Joint Food Standards Code in time for Christmas

Food Safety Minister Annette King says the Australia New Zealand Food Standards Code comes into full effect tomorrow, just in time for Christmas.

“These are very important regulations and they have been a long time coming,” Ms King said.

“Our eating habits have become more sophisticated over the past 20 years but we have seen little change in our food regulations. When better to introduce new regulations than at Christmas, a time when food plays a huge role helping to bring friends, families and loved ones together.”

Ms King said one of the main purposes of the code is to provide consumers with more information about what’s in the food they eat, while at the same time minimising regulations for manufacturers and producers.

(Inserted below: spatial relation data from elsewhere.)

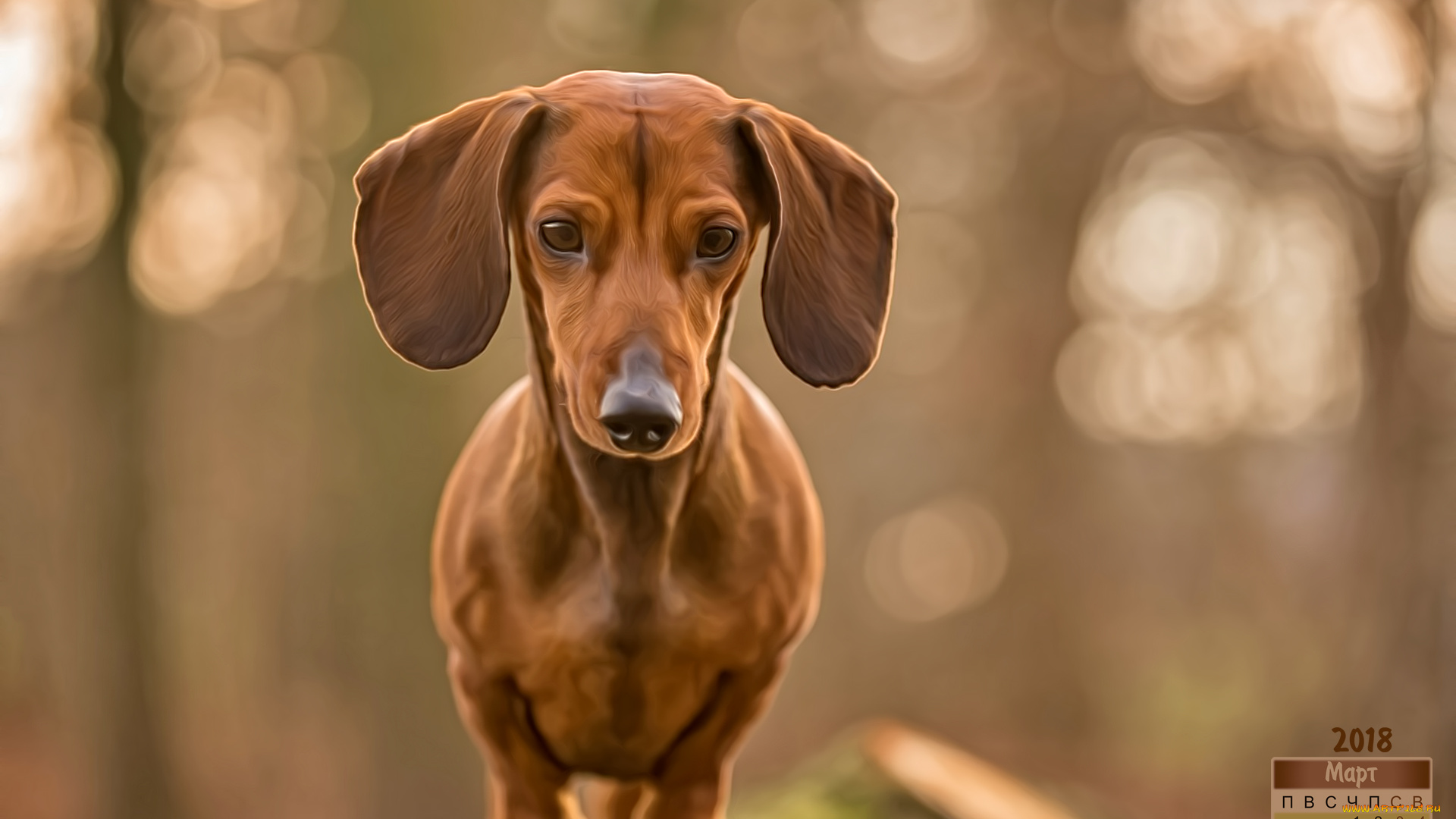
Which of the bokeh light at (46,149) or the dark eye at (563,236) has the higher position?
the bokeh light at (46,149)

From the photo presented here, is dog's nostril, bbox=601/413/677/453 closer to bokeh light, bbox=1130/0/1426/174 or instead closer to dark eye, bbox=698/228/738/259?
dark eye, bbox=698/228/738/259

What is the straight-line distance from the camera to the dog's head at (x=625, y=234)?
111 cm

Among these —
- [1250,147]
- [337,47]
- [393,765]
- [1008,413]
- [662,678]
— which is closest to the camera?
[662,678]

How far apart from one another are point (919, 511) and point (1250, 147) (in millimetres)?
1643

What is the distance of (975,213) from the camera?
12.4 ft

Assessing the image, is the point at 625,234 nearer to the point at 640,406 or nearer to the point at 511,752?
the point at 640,406

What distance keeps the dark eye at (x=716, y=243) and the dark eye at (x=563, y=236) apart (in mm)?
131

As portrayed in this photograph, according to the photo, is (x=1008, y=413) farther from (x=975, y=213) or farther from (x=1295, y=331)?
(x=1295, y=331)

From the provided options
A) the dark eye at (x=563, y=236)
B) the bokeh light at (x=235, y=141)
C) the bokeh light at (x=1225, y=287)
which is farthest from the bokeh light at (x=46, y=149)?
the bokeh light at (x=1225, y=287)

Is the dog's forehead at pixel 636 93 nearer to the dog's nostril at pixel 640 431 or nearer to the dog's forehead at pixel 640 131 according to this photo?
the dog's forehead at pixel 640 131

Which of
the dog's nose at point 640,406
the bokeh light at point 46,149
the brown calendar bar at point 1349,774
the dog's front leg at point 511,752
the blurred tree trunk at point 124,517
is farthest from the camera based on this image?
the blurred tree trunk at point 124,517

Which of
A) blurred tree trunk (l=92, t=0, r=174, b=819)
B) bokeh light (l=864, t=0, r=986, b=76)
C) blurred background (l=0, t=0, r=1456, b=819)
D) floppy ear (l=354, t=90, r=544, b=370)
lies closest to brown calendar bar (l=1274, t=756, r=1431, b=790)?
blurred background (l=0, t=0, r=1456, b=819)

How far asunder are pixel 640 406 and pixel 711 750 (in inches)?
23.3

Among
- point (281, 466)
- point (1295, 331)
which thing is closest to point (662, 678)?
point (281, 466)
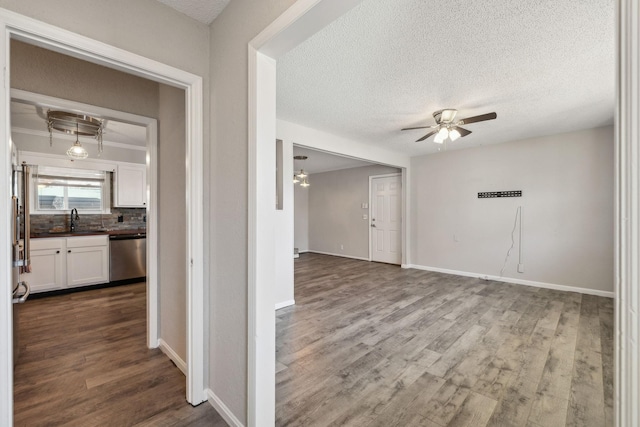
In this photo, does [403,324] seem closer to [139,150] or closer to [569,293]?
[569,293]

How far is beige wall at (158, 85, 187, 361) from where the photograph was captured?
2234 millimetres

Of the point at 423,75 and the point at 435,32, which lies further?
the point at 423,75

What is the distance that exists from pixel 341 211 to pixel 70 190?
5802mm

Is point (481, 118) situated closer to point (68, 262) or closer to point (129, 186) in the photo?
point (129, 186)

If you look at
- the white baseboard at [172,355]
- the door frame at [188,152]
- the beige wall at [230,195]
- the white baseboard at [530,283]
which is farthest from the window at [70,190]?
the white baseboard at [530,283]

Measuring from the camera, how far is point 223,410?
1.74 metres

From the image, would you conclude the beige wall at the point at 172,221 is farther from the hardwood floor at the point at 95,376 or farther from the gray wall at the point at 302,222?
the gray wall at the point at 302,222

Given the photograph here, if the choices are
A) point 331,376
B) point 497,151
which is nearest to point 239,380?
point 331,376

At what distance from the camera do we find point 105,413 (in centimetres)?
176

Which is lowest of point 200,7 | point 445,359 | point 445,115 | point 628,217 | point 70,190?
point 445,359

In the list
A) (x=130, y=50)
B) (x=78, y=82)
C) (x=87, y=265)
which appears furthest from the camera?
(x=87, y=265)

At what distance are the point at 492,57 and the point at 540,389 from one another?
8.64 ft

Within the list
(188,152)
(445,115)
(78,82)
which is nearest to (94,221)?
(78,82)

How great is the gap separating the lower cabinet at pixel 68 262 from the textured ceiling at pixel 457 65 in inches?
148
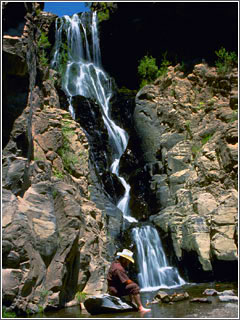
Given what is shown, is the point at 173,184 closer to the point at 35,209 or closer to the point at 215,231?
the point at 215,231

“The balancing act between protecting public health and safety and minimising regulatory requirements can be difficult. But the Australia New Zealand Food Standards Code does just that, bringing our food regulations into the 21st century. “While the code will make trans-Tasman trade easier, the biggest beneficiaries are consumers, who can now make more informed choices about the food they eat because the Code requires comprehensive labelling on most foods.

“Manufacturers are required to provide Nutrition Information Panels on their products outlining the amount of energy (kilojoules), protein, total fat, saturated fat, total carbohydrates, sugars and sodium. This improved labelling will support the National Dietary Guidelines.

“For consumers with allergies to common foods like nuts, seafood, fish, milk, gluten, eggs and soybeans, the news is even better. Under the code manufacturers are required to declare on labels whether their product contains these items regardless of how little the amount. This is a major breakthrough.”

Ms King said the code also defines the difference between ‘use-by’ and ‘best before’ dates. Use-by dates are to be used where there are health and safety concerns, and food must not be sold after the use-by date has expired. Best before dates reflect the last date on which food is expected to retain maximum quality, but where there are no health and safety concerns.

Manufacturers have had two years to get used to the code’s new requirements so most foods should be compliant. “However, there is a grace period where foods packaged and produced lawfully prior to December 20 can be sold for a further 12 or 24 months depending on the length of the shelf life of the product.

“Food safety is vital to the health and economy of this country and these improved food standards will not only enhance public health and safety but reinforce New Zealand’s position as a trusted supplier of food,” Ms King said.